KOIS already had experience designing the first social impact bonds in continental Europe, focused on social and economic reintegration of first-generation migrants in Belgium.
Integration
On the heels of that project, KOIS further studied barriers to integration for migrants and refugees, to identify potential financial solutions. “But when you study the same topic in your own backyard, and then when you studied in an emerging country context, the challenge changes,” Serena Guarnaschelli, a partner at KOIS, told Impact Investor.
KOIS found that despite there being tonnes of money for skilling, it was not necessarily connected to the outcomes it sought to achieve. “Donors did not always really know how much they paid for a job, rather they knew how much to pay for training,” said Guarnaschelli.
Impact bonds have faced other challenges, including identifying outcome funders (government or third parties) who pay investors their investment plus a return if agreed upon outcomes are achieved. “The hesitation of outcome funders to engage could be due to a lack of the tool or because politically, they perceive it as risky, or aren’t willing to pay for the social program,” said Gustafsson-Wright, whose research focus is on impact bonds.
Impact bonds are not the only game in town when it comes to refugees. The Council of Europe Development Bank (CEB), a multilateral development bank, has issued social inclusion bonds which have supported countries receiving Ukrainian refugees displaced when Russia invaded in 2022. CEB financing is expected to aid two million refugees.
As Felix Grote, head of long-term funding at CEB told Impact Investor, these are tradable bonds rather than impact bonds, issued in alignment with International Capital Market Association (ICMA) social bond principles.
CEB issued one euros-denominated social inclusion bond targeted at Ukraine refugees in April 2022. Two months later it went ahead with the second, US-dollar denominated bond. “We can very proudly say that this was our most successful USD bond ever. The book building happened in record time, we had the highest oversubscription and the quality of the investors was really, really impressive,” said Grote.
For an issuer it’s a flexible and adaptable instrument, said Grote. “For example, during the pandemic we were the first to issue COVID response social bonds and, last year, the bonds targeting the Ukraine-refugee crisis.”
The beauty is that CEB didn’t have to change the structure of the social inclusion bond framework because the eligible social loan sectors – housing, education, health and job integration – make a lot of sense for refugees too.
Growing sector
There is growing scope for such instruments to make headway.
KOIS has already structured a second tranche with the same partner, NEF, in Lebanon. “We’re looking at some of the same investors, plus additional funders that might be interested in the Lebanon setup. It’s a different geography, but actually the structure is ready to go,” Guarnaschelli said.
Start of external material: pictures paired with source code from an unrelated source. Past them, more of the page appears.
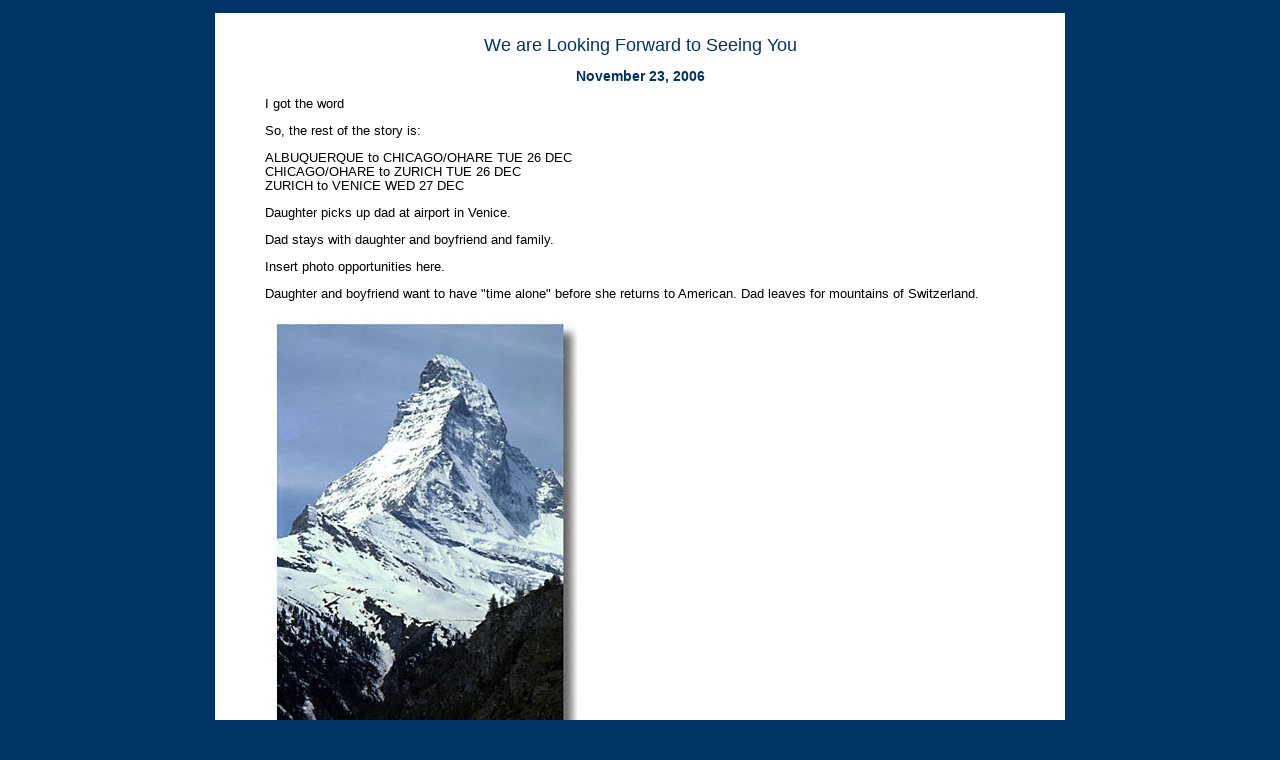

--- FILE ---
content_type: text/html
request_url: https://nsrider.com/diarymain/diary06/looking.htm
body_size: 1749
content:
<!DOCTYPE HTML PUBLIC "-//W3C//DTD HTML 4.01 Transitional//EN" "http://www.w3.org/TR/html4/loose.dtd">
<html>
<head>
<title>looking forward to seeing you</title>
<meta name="Keywords" content="Writing, online journal">
<meta http-equiv="imagetoolbar" content="no">
<meta name="ROBOTS" content="INDEX,FOLLOW,NOARCHIVE"> 
<link rel="stylesheet" href="../../diary.css" type="text/css">
<script type="text/javascript">
<!--
function P7_Scrub(obj) { //v1.0 by PVII
 if(obj.blur){obj.blur();}
}
//-->
</script>
</head>
<body bgcolor="#003366" text="#000000"><P>

<p class="diary"></p>
<table width="850" border="0" cellspacing="0" cellpadding="10" bgcolor="#FFFFFF" align="center">
    <tr> 
      <td> 
        
      <div align="center"> 
        <h1>We are Looking Forward to Seeing You</h1>
        <h2>November 23, 2006</h2>
		<blockquote>
		
          <div align="left"> 
            <p>I got the word</p>
<p>So, the rest of the story is:</p>
            <p>ALBUQUERQUE to CHICAGO/OHARE TUE 26 DEC<br>
              CHICAGO/OHARE to ZURICH TUE 26 DEC<br>
              ZURICH to VENICE WED 27 DEC</p>
            <p>Daughter picks up dad at airport in Venice.</p>
            <p>Dad stays with daughter and boyfriend and family.</p>
            <p>Insert photo opportunities here.</p>
            <p>Daughter and boyfriend want to have &quot;time alone&quot; before 
              she returns to American. Dad leaves for mountains of Switzerland.</p>
            <p><img src="../../gallerymain/Switzerland/mhorn1.jpg" width="312" height="450"> 
            </p>
            <p>Insert photo opportunity here.</p>
            <p>Dad returns to Italy goes skiing in the dolomites.</p>
            <p><img src="../../gallerymain/Europe/mblancski1.jpg" width="328" height="484"> 
            </p>
            <p>Train to Munich through southern alps. Insert photo opportunities 
              here (0nly airport with a flight back)</p>
            <p>MUNICH to LON / HEATHROW SUN 7 JAN<br>
              LON / HEATHROW to CHICAGO/OHARE SUN 7 JAN<br>
              CHICAGO/OHARE to ALBUQUERQUE SUN 7 JAN</p>
            <p>Rest 3 days</p>
            <p>Start school again for the 12 month dash to the JD.</p>
            <p>The only flights that could be found were this odd combination 
              of cities, and, I had to use enough miles to fly first class.</p>
            <p>Sadly, the final flight only had &quot;economy seats.&quot;</p>
            <p>The things we do for our children!</p>
            <p>&nbsp;</p>
            <hr>
            <p>&nbsp;</p>
            <p></p>
          </div>
        </blockquote>
          
        <div align="left">
          <p>&nbsp;</p>
          <table width="90%" border="0" cellspacing="0" cellpadding="10" bgcolor="#FFFFFF" align="center">
              
              
          </table>
  


          <div align="center">
            <p>&nbsp;&nbsp;&nbsp;&nbsp;<a href="nomo.htm" onfocus="if(this.blur)this.blur()"><img src="../../images/bkblue.jpg" width="37" height="80" border="0" onfocus="P7_Scrub(this)"></a>&nbsp;&nbsp;&nbsp;&nbsp; 
              <a href="../../index.htm" onfocus="if(this.blur)this.blur()"><img border="0" src="../../images/home1.jpg" width="54" height="80"></a><a href="../../title.htm" onfocus="if(this.blur)this.blur()"><img border="0" src="../../images/archives.jpg" width="53" height="80"></a>&nbsp;&nbsp;&nbsp;&nbsp; 
              <a href="whoknew.htm" onfocus="if(this.blur)this.blur()"><img border="0" src="../../images/frblue.jpg" width="32" height="80"></a></p>
          </div>
        </div>
      </div>
    </table>
	
              
<p>&nbsp;</p>
<p>&nbsp;</p>
<p>&nbsp;</p>
<p>&nbsp;</p>
<p>&nbsp;</p>
<p>&nbsp;</p>
<p>&nbsp;</p>
<p>&nbsp;</p>
<p>&nbsp;</p>
<p>&nbsp;</p>
<p> 
  <!--WEBBOT bot="Script" startspan PREVIEW="Site Meter" -->
  <script type="text/javascript" language="JavaScript">var site="sm2nightskyrider"</script>
  <script type="text/javascript" language="JavaScript1.2" src="https://sm2.sitemeter.com/js/counter.js?site=sm2nightskyrider">
</script>
  <noscript> <a href="http://sm2.sitemeter.com/stats.asp?site=sm2nightskyrider" target="_top" onfocus="if(this.blur)this.blur()"> 
  <img src="http://sm2.sitemeter.com/meter.asp?site=sm2nightskyrider" alt="Site Meter" border="0"></a> 
  </noscript> 
  <!-- Copyright (c)2000 Site Meter -->
  <!--WEBBOT bot="Script" endspan i-checksum="25788" -->
</p>
<!-- Start of StatCounter Code -->
<script type="text/javascript" language="JavaScript">
var sc_project=1143177; 
var sc_invisible=1; 
var sc_partition=10; 
var sc_security="1ee8ba42"; 
</script>

<script type="text/javascript" language="JavaScript" src="https://www.statcounter.com/counter/counter.js"></script>
<noscript><a href="http://www.statcounter.com/" target="_blank" onfocus="if(this.blur)this.blur()"><img  src="http://c11.statcounter.com/counter.php?sc_project=1143177&amp;java=0&amp;security=1ee8ba42&amp;invisible=1" alt="free hit counter code" border="0"></a> 
</noscript> 
<!-- End of StatCounter Code -->
<script defer src="https://static.cloudflareinsights.com/beacon.min.js/vcd15cbe7772f49c399c6a5babf22c1241717689176015" integrity="sha512-ZpsOmlRQV6y907TI0dKBHq9Md29nnaEIPlkf84rnaERnq6zvWvPUqr2ft8M1aS28oN72PdrCzSjY4U6VaAw1EQ==" data-cf-beacon='{"version":"2024.11.0","token":"e45875210b76494a921a2d0a908c4be7","r":1,"server_timing":{"name":{"cfCacheStatus":true,"cfEdge":true,"cfExtPri":true,"cfL4":true,"cfOrigin":true,"cfSpeedBrain":true},"location_startswith":null}}' crossorigin="anonymous"></script>
</body>
</html>


--- FILE ---
content_type: text/css
request_url: https://nsrider.com/diary.css
body_size: -362
content:
.diary {  font-family: Verdana, Arial, Helvetica, sans-serif, "Comic Sans MS"; font-size: 10px; color: #000000}
p {  font-family: Verdana, Arial, Helvetica, sans-serif, "Comic Sans MS"; font-size: 13px; color: #000000; line-height: 110%}
h1 {  font-family: Arial, Helvetica, sans-serif; font-size: 18px; color: #003366; font-weight: normal}
h2 {  font-family: Arial, Helvetica, sans-serif; font-size: 14px; color: #003366}
h3 {  font-family: Verdana, Arial, Helvetica, sans-serif, "Comic Sans MS"; font-size: 12px; color: #000000}
blockquote {  font-family: Verdana, Arial, Helvetica, sans-serif, "Comic Sans MS"; font-size: 13px; color: #000000; line-height: 110%}
tr {  font-family: "Comic Sans MS"; font-size: 12px; background-color: #FFFFFF}
a:link {  color: #0000FF}
a:visited {  color: #00CCCC}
Strong service providers are needed as well as data related to the delivery of the services and the outcomes.
Constraints observed so far are not necessarily on the impact investor side, said Gustafsson-Wright, who noted that if constraints were addressed, there would likely be many impact investors who would be interested in investing in impact bond projects given the potential for concrete measured impact and a return.
The claimed success rate for DIBs is high. Among the near 250 projects launched so far globally, only a handful have not paid out returns.
An additional benefit attractive to impact investors is the potential systemic impact of these bonds. “This is because the outcomes structure often leads to the improvement of monitoring, evaluation and performance management and better collaboration across stakeholders which could have long lasting effects,” said Gustafsson-Wright.